_Source_

================

In the case of small NVMe-oF queue size (<32) we may enter
a deadlock caused by the fact that the IB completions aren't sent
waiting for 32 and the send queue will fill up.

The error is seen as (using mlx5):
[ 2048.693355] mlx5_0:mlx5_ib_post_send:3765:(pid 7273):
[ 2048.693360] nvme nvme1: nvme_rdma_post_send failed with error code -12

This patch changes the way the signalling is done so
that it depends on the queue depth now. The magic define has
been removed completely. It also reworks the signalling
code to use atomic operations.

Signed-off-by: Marta Rybczynska <marta.rybczynska@kalray.eu>
Signed-off-by: Samuel Jones <sjones@kalray.eu>
[v1]
---

Changes in v4:
* use atomic operations as suggested by Sagi

Changes in v3:
* avoid division in the fast path
* reverse sig_count logic to simplify the code: it now counts down
  from the queue depth/2 to 0
* change sig_count to int to avoid overflows for big queues

Changes in v2:
* signal by queue size/2, remove hardcoded 32
* support queue depth of 1
---
 drivers/nvme/host/rdma.c | 40 +++++++++++++++++++++++++++++++++++-----
 1 file changed, 35 insertions(+), 5 deletions(-)

================

_What you have to do_
Reproduce the stretch of the patch description from "This patch changes" through "use atomic operations." without any changes.

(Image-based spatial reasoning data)

================

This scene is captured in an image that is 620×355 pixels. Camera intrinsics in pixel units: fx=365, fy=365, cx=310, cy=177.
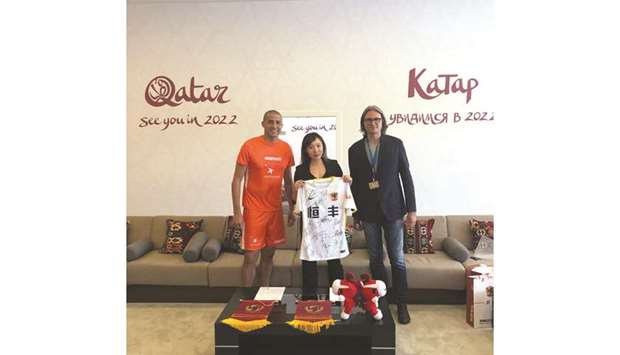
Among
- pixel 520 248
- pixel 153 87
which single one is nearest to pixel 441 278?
pixel 520 248

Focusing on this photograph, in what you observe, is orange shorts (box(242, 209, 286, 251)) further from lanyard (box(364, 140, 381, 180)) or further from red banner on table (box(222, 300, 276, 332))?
lanyard (box(364, 140, 381, 180))

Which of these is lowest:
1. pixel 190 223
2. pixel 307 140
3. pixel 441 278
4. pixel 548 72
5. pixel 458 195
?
pixel 441 278

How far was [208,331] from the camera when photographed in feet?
9.96

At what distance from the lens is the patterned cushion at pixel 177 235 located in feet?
12.9

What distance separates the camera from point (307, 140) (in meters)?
3.22

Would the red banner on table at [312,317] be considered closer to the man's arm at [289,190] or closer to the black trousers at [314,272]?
the black trousers at [314,272]

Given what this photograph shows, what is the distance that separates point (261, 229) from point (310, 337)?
111cm

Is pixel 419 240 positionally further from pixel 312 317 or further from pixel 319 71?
pixel 319 71

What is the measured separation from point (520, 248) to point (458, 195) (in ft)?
14.3

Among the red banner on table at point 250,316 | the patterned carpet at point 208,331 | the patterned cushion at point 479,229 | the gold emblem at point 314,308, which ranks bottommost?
the patterned carpet at point 208,331

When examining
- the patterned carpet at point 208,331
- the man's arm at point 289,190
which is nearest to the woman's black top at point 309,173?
the man's arm at point 289,190

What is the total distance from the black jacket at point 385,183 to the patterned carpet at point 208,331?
3.15ft
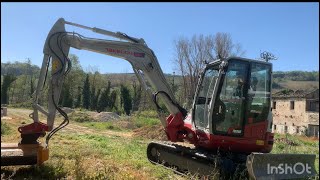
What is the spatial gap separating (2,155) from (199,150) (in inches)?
158

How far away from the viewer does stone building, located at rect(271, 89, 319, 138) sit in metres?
36.9

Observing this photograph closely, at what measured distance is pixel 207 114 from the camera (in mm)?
8062

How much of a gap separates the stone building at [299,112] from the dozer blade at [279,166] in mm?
29831

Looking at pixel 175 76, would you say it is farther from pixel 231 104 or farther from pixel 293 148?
pixel 231 104

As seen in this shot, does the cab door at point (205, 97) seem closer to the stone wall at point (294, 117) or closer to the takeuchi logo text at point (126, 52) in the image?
the takeuchi logo text at point (126, 52)

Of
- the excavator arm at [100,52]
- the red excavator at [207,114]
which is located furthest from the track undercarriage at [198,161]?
the excavator arm at [100,52]

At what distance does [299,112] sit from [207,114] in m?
33.2

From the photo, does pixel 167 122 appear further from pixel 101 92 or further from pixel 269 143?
pixel 101 92

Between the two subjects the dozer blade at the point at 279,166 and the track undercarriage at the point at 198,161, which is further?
the track undercarriage at the point at 198,161

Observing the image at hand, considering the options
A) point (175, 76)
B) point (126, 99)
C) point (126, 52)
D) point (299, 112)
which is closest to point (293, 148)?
point (126, 52)

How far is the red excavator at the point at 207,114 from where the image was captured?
7.11 metres

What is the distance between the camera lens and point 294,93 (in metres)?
40.2

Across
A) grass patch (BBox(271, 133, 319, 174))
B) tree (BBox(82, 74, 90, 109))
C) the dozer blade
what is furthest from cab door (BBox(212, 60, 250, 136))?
tree (BBox(82, 74, 90, 109))

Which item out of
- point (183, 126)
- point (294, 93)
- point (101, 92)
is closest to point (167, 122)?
point (183, 126)
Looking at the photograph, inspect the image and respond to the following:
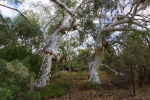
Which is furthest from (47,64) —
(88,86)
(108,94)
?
(108,94)

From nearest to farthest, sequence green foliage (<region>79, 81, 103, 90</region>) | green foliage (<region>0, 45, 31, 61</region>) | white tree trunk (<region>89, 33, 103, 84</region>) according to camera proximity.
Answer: green foliage (<region>0, 45, 31, 61</region>), green foliage (<region>79, 81, 103, 90</region>), white tree trunk (<region>89, 33, 103, 84</region>)

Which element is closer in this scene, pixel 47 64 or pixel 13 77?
pixel 13 77

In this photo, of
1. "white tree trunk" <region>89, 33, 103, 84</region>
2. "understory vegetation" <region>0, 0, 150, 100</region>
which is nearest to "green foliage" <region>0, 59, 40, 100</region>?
"understory vegetation" <region>0, 0, 150, 100</region>

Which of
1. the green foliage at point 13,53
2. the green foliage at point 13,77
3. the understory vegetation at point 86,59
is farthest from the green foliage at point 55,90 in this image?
the green foliage at point 13,77

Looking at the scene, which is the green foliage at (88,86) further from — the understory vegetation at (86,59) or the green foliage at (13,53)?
the green foliage at (13,53)

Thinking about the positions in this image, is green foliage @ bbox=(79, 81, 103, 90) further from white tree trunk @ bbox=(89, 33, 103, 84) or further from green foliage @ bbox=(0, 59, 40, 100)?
green foliage @ bbox=(0, 59, 40, 100)

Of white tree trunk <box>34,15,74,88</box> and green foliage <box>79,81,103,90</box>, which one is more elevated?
white tree trunk <box>34,15,74,88</box>

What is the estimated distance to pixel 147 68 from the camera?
325 inches

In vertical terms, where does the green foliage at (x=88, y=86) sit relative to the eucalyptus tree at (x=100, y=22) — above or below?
below

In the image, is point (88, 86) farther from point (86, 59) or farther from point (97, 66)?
point (86, 59)

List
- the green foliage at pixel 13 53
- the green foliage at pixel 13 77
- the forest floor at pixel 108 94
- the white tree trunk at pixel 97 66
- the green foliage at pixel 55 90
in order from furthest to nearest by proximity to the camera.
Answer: the white tree trunk at pixel 97 66
the green foliage at pixel 55 90
the green foliage at pixel 13 53
the forest floor at pixel 108 94
the green foliage at pixel 13 77

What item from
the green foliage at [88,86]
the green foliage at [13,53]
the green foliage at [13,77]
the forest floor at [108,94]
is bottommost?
Result: the forest floor at [108,94]

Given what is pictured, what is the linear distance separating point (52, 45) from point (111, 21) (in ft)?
11.8

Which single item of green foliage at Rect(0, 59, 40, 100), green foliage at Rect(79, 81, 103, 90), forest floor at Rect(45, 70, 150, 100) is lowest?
forest floor at Rect(45, 70, 150, 100)
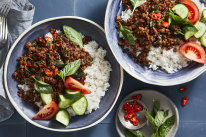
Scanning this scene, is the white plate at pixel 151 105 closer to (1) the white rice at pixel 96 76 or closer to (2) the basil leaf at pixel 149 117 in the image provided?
(2) the basil leaf at pixel 149 117

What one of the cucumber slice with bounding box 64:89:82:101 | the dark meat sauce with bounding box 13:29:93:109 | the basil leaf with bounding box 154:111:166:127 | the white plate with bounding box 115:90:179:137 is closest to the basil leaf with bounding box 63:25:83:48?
the dark meat sauce with bounding box 13:29:93:109

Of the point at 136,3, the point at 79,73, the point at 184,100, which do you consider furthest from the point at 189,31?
the point at 79,73

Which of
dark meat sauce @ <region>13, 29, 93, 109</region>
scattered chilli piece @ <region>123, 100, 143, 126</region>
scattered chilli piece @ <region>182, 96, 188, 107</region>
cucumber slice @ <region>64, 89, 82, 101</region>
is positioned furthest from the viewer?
scattered chilli piece @ <region>182, 96, 188, 107</region>

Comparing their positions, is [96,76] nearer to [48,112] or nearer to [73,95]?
[73,95]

================

_Exercise solution_
This patch changes the way the signalling is done so
that it depends on the queue depth now. The magic define has
been removed completely. It also reworks the signalling
code to use atomic operations.